Nubische Begegnungen
                                     von Ingrid Dorit Winterscheidt, Gast
Im Winter mache ich gerne Urlaub im ägyptischen Assuan. Ich liebe nicht nur das milde Klima, die schöne Landschaft und die alte Kultur. Mich fasziniert auch wie die Menschen unterschiedlicher ethnischer Gruppen dort leben.


Die nubische Minderheit
Da sind zum Beispiel die Nubier. Sie sind mir auf dem Basar von Assuan sofort als etwas Besonderes aufgefallen. Es sind dunkelhäutige Menschen mit eleganten Bewegungen, die eine gewisse Würde ausstrahlen. Vielleicht haben sie diese von ihren kuschitischen Vorfahren ererbt, die in grauer Vorzeit ein Jahrhundert lang als „Schwarze Pharaonen“ auf dem ägyptischen Thron saßen, bis sie von den Ägyptern wieder in den Sudan zurückgedrängt wurden. Von ihren alten Kulturdenkmälern ist leider wenig erhalten, denn diese wurden von den ägyptischen Pharaonen gezielt zerstört. Die in Ägypten verbliebenen Nubier lebten fortan als einfache Bauern im Süden des Landes, an der Grenze zum Sudan, in den ländlichen Gebieten zwischen dem ersten und zweiten Nil-Katarakt weiter.
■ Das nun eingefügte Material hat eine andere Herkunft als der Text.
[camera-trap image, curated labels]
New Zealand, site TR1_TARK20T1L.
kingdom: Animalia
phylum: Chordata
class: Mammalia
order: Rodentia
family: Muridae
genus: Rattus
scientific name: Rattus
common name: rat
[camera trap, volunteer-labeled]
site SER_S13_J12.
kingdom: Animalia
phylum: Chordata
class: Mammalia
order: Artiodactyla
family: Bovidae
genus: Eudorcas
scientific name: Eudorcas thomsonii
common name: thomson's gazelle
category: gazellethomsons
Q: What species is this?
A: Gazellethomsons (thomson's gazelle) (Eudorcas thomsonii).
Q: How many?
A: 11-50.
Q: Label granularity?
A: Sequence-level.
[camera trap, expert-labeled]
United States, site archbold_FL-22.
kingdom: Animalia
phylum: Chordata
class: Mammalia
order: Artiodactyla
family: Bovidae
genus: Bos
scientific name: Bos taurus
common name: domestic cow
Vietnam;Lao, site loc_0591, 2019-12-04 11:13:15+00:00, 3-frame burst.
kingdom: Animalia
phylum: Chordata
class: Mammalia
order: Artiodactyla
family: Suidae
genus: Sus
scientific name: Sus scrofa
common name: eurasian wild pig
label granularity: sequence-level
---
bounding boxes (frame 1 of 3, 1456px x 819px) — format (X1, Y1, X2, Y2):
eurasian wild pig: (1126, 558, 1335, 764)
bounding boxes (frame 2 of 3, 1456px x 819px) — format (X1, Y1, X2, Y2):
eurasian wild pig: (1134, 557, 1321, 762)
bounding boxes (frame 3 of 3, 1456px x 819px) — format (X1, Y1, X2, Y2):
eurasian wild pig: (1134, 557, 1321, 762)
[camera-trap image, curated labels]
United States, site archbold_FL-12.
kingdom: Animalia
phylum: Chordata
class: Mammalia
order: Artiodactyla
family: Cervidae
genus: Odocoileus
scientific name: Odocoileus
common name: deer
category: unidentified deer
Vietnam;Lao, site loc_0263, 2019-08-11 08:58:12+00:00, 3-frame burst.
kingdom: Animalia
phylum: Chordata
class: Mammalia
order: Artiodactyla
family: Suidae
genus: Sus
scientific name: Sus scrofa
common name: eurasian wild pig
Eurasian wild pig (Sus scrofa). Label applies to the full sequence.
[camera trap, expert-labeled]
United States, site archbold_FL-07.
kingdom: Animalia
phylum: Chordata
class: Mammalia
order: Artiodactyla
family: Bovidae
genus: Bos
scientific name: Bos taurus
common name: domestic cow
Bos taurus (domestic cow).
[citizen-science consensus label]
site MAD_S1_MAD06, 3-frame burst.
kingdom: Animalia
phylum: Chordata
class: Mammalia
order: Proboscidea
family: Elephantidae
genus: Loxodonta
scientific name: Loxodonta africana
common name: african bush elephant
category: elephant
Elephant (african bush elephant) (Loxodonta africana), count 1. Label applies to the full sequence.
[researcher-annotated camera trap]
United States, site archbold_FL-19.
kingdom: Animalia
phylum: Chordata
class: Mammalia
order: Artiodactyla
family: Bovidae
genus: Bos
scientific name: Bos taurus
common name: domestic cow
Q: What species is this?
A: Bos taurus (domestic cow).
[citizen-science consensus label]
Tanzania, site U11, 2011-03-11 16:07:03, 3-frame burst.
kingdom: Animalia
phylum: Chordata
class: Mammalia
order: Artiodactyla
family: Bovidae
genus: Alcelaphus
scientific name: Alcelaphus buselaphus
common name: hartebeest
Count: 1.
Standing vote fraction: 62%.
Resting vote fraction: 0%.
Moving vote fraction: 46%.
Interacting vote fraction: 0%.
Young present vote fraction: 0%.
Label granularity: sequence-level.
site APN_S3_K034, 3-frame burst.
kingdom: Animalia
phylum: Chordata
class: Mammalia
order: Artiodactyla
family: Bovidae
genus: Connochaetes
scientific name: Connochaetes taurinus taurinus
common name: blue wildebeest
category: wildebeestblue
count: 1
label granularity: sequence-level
Sie entwickelten ihre eigenen nubischen Traditionen fort, sind aber - wie die meisten Ägypter - Muslime. Innerhalb Ägyptens bilden sie nur eine Minderheit von etwa einem Prozent.

Ein Neuanfang
Mit dem Bau des Nasser-Sees versank das Gebiet zwischen dem ersten und zweiten Nil-Katarakt überwiegend in den Fluten. Viele der bäuerlichen Nubier verloren ihre Existenz und wurden umgesiedelt. Einige von ihnen leben heute in den Räumen um Assuan oder Komb Ombo. Dort ist der Tourismus für viele zur neuen Existenzgrundlage geworden. Nubier arbeiten heute als Angestellte in den großen Hotels oder haben sich selbständig gemacht. Ich lernte auf meinen Reisen etliche nubische Schiffskapitäne, Gastronomen, Taxifahrer oder Kamelführer kennen und schätzen und möchte von einigen Begegnungen berichten.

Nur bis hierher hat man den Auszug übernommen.